§ CHALLENGE: Every entry must be given again exactly.

§ DATASET:
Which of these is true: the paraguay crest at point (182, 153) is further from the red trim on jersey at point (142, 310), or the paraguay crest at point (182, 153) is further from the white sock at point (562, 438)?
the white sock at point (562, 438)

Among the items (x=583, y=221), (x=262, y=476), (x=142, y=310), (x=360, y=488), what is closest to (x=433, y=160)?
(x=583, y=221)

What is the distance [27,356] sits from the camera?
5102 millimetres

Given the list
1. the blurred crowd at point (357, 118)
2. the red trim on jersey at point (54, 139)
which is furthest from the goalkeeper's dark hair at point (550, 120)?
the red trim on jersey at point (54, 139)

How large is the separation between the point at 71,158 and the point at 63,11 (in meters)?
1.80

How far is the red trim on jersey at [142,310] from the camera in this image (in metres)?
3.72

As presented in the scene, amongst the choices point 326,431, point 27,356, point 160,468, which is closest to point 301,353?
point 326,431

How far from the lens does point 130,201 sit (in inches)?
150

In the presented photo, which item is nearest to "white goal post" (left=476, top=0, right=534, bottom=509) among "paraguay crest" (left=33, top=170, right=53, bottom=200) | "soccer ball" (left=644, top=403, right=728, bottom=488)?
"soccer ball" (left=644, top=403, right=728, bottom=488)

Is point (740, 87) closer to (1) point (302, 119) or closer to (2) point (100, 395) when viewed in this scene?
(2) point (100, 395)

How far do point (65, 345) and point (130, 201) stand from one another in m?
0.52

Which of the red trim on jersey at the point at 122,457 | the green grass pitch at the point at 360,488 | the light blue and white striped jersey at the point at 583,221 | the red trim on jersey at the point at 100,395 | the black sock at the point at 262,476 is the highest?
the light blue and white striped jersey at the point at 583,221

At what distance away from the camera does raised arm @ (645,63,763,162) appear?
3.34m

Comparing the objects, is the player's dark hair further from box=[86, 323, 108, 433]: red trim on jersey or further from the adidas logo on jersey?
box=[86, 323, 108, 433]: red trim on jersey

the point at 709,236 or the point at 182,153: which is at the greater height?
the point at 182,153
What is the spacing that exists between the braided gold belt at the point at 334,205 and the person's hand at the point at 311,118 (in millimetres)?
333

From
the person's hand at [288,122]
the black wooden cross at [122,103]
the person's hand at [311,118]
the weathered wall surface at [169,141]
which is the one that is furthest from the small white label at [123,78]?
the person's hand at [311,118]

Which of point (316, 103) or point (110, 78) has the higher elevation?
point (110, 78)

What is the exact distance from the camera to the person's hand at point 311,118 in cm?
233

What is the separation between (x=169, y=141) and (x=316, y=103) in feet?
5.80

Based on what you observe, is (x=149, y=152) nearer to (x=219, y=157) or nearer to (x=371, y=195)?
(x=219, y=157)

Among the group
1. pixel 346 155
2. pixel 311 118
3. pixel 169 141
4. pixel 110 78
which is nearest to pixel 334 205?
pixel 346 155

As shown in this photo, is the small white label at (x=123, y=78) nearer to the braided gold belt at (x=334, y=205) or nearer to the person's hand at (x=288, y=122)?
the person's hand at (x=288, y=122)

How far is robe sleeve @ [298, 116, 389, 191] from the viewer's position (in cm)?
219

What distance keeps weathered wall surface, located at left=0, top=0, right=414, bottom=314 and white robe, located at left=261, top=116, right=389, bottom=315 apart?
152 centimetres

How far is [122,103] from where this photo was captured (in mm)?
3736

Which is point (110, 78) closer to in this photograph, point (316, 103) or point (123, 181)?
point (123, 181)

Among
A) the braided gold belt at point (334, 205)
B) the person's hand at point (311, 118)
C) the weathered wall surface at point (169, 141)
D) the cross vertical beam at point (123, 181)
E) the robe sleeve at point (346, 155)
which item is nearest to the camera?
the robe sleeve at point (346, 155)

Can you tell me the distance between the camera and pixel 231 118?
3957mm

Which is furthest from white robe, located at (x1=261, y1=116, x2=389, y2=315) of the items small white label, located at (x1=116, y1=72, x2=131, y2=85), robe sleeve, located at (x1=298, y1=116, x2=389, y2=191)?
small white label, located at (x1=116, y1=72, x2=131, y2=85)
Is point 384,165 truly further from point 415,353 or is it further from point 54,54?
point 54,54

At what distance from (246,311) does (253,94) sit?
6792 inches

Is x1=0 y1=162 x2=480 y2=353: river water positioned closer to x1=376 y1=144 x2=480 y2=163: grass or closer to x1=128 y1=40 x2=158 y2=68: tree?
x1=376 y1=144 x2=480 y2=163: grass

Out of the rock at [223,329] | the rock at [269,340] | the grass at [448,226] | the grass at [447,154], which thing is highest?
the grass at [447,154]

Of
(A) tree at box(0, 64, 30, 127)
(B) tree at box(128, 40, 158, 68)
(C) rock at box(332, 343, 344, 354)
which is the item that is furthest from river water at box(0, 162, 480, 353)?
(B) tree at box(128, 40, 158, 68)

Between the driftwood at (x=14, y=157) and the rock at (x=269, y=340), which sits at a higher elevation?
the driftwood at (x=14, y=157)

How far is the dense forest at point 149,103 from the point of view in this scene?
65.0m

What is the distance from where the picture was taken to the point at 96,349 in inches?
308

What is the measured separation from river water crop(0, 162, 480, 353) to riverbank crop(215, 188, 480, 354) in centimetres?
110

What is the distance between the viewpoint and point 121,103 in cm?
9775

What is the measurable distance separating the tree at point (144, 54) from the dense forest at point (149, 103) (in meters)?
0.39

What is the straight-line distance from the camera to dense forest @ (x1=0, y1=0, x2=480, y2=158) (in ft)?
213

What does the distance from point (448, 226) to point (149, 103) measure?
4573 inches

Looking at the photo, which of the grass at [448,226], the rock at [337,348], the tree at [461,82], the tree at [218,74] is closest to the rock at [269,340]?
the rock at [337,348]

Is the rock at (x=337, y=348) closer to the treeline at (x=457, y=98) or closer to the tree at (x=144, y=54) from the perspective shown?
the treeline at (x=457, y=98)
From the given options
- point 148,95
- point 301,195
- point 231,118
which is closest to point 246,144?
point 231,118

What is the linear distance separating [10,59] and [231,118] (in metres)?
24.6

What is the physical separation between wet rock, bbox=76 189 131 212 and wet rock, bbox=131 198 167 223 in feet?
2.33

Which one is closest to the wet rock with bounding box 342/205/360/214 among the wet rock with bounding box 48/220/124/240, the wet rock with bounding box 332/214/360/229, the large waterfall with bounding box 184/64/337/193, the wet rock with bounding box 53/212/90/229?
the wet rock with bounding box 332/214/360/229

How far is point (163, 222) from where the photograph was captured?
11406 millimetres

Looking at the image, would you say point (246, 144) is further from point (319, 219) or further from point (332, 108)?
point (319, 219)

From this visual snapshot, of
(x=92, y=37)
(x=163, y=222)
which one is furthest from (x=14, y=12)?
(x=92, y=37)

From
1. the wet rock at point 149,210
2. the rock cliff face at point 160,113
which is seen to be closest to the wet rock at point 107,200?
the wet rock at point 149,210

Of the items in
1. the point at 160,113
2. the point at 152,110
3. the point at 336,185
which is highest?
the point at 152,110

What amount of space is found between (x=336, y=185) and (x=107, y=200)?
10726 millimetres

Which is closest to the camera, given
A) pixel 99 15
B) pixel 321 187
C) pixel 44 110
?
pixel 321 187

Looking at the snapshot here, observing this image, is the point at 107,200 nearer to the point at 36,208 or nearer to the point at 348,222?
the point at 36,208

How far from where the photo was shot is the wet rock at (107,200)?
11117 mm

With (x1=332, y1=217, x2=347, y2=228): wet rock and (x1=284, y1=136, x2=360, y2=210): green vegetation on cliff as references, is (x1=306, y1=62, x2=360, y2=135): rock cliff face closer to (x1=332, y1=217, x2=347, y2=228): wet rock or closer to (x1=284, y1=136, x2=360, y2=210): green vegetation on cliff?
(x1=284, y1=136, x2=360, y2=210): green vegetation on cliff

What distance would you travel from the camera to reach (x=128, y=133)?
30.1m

§ WRITTEN ANSWER:
Which of these is true: the paraguay crest at point (182, 153) is further from the red trim on jersey at point (142, 310), or the paraguay crest at point (182, 153) is further from the white sock at point (562, 438)?
the white sock at point (562, 438)

Among the items (x=583, y=221), (x=262, y=476), (x=142, y=310), (x=360, y=488), what is closest to (x=433, y=160)?
(x=583, y=221)

What is the distance [27,356] sits from the camera?
5102 millimetres

Given the list
1. the blurred crowd at point (357, 118)
2. the red trim on jersey at point (54, 139)
which is furthest from the goalkeeper's dark hair at point (550, 120)?
the red trim on jersey at point (54, 139)

How large is the separation between the point at 71,158 and the point at 63,11 (in meters)?
1.80

How far is the red trim on jersey at [142,310] from the camera in this image (in metres)?
3.72

As presented in the scene, amongst the choices point 326,431, point 27,356, point 160,468, which is closest to point 301,353?
point 326,431

How far from the lens does point 130,201 sit (in inches)?
150

In the presented photo, which item is nearest to "white goal post" (left=476, top=0, right=534, bottom=509) among "paraguay crest" (left=33, top=170, right=53, bottom=200) | "soccer ball" (left=644, top=403, right=728, bottom=488)?
"soccer ball" (left=644, top=403, right=728, bottom=488)

Is point (740, 87) closer to (1) point (302, 119) or closer to (2) point (100, 395) when viewed in this scene?
(2) point (100, 395)

How far do point (65, 345) and point (130, 201) stand from one another in m?
0.52

Which of the red trim on jersey at the point at 122,457 | the green grass pitch at the point at 360,488 | the light blue and white striped jersey at the point at 583,221 | the red trim on jersey at the point at 100,395 | the black sock at the point at 262,476 is the highest?
the light blue and white striped jersey at the point at 583,221

At what distance away from the camera does raised arm @ (645,63,763,162) appear?
3.34m

Comparing the objects, is the player's dark hair further from box=[86, 323, 108, 433]: red trim on jersey or further from the adidas logo on jersey?
box=[86, 323, 108, 433]: red trim on jersey

the point at 709,236 or the point at 182,153: which is at the greater height?
the point at 182,153
What is the spacing that exists between the braided gold belt at the point at 334,205 and the person's hand at the point at 311,118 (in millimetres)?
333

From
the person's hand at [288,122]
the black wooden cross at [122,103]
the person's hand at [311,118]
the weathered wall surface at [169,141]
which is the one that is furthest from the small white label at [123,78]?
the person's hand at [311,118]

Which of point (316, 103) or point (110, 78) has the higher elevation?
point (110, 78)

What is the exact distance from the camera to the person's hand at point 311,118 in cm?
233

What is the separation between (x=169, y=141) and (x=316, y=103) in feet?
5.80

Based on what you observe, is (x=149, y=152) nearer to (x=219, y=157) or nearer to (x=371, y=195)?
(x=219, y=157)

Among the group
1. pixel 346 155
2. pixel 311 118
3. pixel 169 141
4. pixel 110 78
which is nearest to pixel 334 205?
pixel 346 155

As shown in this photo, is the small white label at (x=123, y=78) nearer to the braided gold belt at (x=334, y=205) or nearer to the person's hand at (x=288, y=122)?
the person's hand at (x=288, y=122)

How far is robe sleeve @ [298, 116, 389, 191] from the viewer's position (in cm)?
219

What distance keeps weathered wall surface, located at left=0, top=0, right=414, bottom=314 and white robe, located at left=261, top=116, right=389, bottom=315 apart?
152 centimetres

How far is [122,103] from where this photo was captured (in mm)?
3736

Which is point (110, 78) closer to in this photograph, point (316, 103) or point (123, 181)?
point (123, 181)

Among
A) the braided gold belt at point (334, 205)
B) the person's hand at point (311, 118)
C) the weathered wall surface at point (169, 141)
D) the cross vertical beam at point (123, 181)
E) the robe sleeve at point (346, 155)
which item is nearest to the camera?
the robe sleeve at point (346, 155)

Can you tell me the distance between the camera and pixel 231 118?
3957mm

Which is furthest from white robe, located at (x1=261, y1=116, x2=389, y2=315) of the items small white label, located at (x1=116, y1=72, x2=131, y2=85), robe sleeve, located at (x1=298, y1=116, x2=389, y2=191)?
small white label, located at (x1=116, y1=72, x2=131, y2=85)
Is point 384,165 truly further from point 415,353 or is it further from point 54,54?
point 54,54

At what distance from (246,311) does (253,94) sit?
6792 inches

Is x1=0 y1=162 x2=480 y2=353: river water positioned closer to x1=376 y1=144 x2=480 y2=163: grass or closer to x1=128 y1=40 x2=158 y2=68: tree?
x1=376 y1=144 x2=480 y2=163: grass

Out of the rock at [223,329] | the rock at [269,340] | the grass at [448,226] | the grass at [447,154], which thing is highest?
the grass at [447,154]

Of
(A) tree at box(0, 64, 30, 127)
(B) tree at box(128, 40, 158, 68)
(C) rock at box(332, 343, 344, 354)
which is the item that is furthest from river water at box(0, 162, 480, 353)?
(B) tree at box(128, 40, 158, 68)

Between the driftwood at (x=14, y=157) and the rock at (x=269, y=340), which sits at a higher elevation?
the driftwood at (x=14, y=157)

How far is the dense forest at point 149,103 from the point of view in this scene?
65.0m

What is the distance from where the picture was taken to the point at 96,349 in inches?
308

What is the measured separation from river water crop(0, 162, 480, 353) to riverbank crop(215, 188, 480, 354) in centimetres?
110

What is the distance between the viewpoint and point 121,103 in cm?
9775

What is the measurable distance separating the tree at point (144, 54) from the dense forest at point (149, 103) (in meters)?
0.39

What is the straight-line distance from the camera to dense forest @ (x1=0, y1=0, x2=480, y2=158) (in ft)?
213

What does the distance from point (448, 226) to point (149, 103) measure?
4573 inches

Looking at the photo, which of the grass at [448,226], the rock at [337,348], the tree at [461,82], the tree at [218,74] is closest to the rock at [269,340]?
the rock at [337,348]

Is the rock at (x=337, y=348) closer to the treeline at (x=457, y=98) or closer to the tree at (x=144, y=54) from the perspective shown?
the treeline at (x=457, y=98)
From the given options
- point 148,95
- point 301,195
- point 231,118
which is closest to point 246,144?
point 231,118

What is the linear distance separating [10,59] and [231,118] (in metres)?
24.6

What is the physical separation between wet rock, bbox=76 189 131 212 and wet rock, bbox=131 198 167 223 in feet?
2.33

Which one is closest to the wet rock with bounding box 342/205/360/214 among the wet rock with bounding box 48/220/124/240, the wet rock with bounding box 332/214/360/229, the large waterfall with bounding box 184/64/337/193, the wet rock with bounding box 53/212/90/229?
the wet rock with bounding box 332/214/360/229

How far is point (163, 222) from where the photograph was captured?
11406 millimetres

Looking at the image, would you say point (246, 144) is further from point (319, 219) or further from point (332, 108)?
point (319, 219)

From this visual snapshot, of
(x=92, y=37)
(x=163, y=222)
which one is furthest from (x=14, y=12)?
(x=92, y=37)

From
1. the wet rock at point 149,210
2. the rock cliff face at point 160,113
which is seen to be closest to the wet rock at point 107,200?
the wet rock at point 149,210

Of the items in
1. the point at 160,113
2. the point at 152,110
3. the point at 336,185
which is highest?
the point at 152,110

What amount of space is found between (x=336, y=185) and (x=107, y=200)?
10726 millimetres

Which is closest to the camera, given
A) pixel 99 15
B) pixel 321 187
C) pixel 44 110
?
pixel 321 187

Looking at the snapshot here, observing this image, is the point at 107,200 nearer to the point at 36,208 or nearer to the point at 348,222?
the point at 36,208

How far from where the photo was shot is the wet rock at (107,200)?
11117 mm

With (x1=332, y1=217, x2=347, y2=228): wet rock and (x1=284, y1=136, x2=360, y2=210): green vegetation on cliff as references, is (x1=306, y1=62, x2=360, y2=135): rock cliff face closer to (x1=332, y1=217, x2=347, y2=228): wet rock or closer to (x1=284, y1=136, x2=360, y2=210): green vegetation on cliff?
(x1=284, y1=136, x2=360, y2=210): green vegetation on cliff

What distance would you travel from the camera to reach (x=128, y=133)?
30.1m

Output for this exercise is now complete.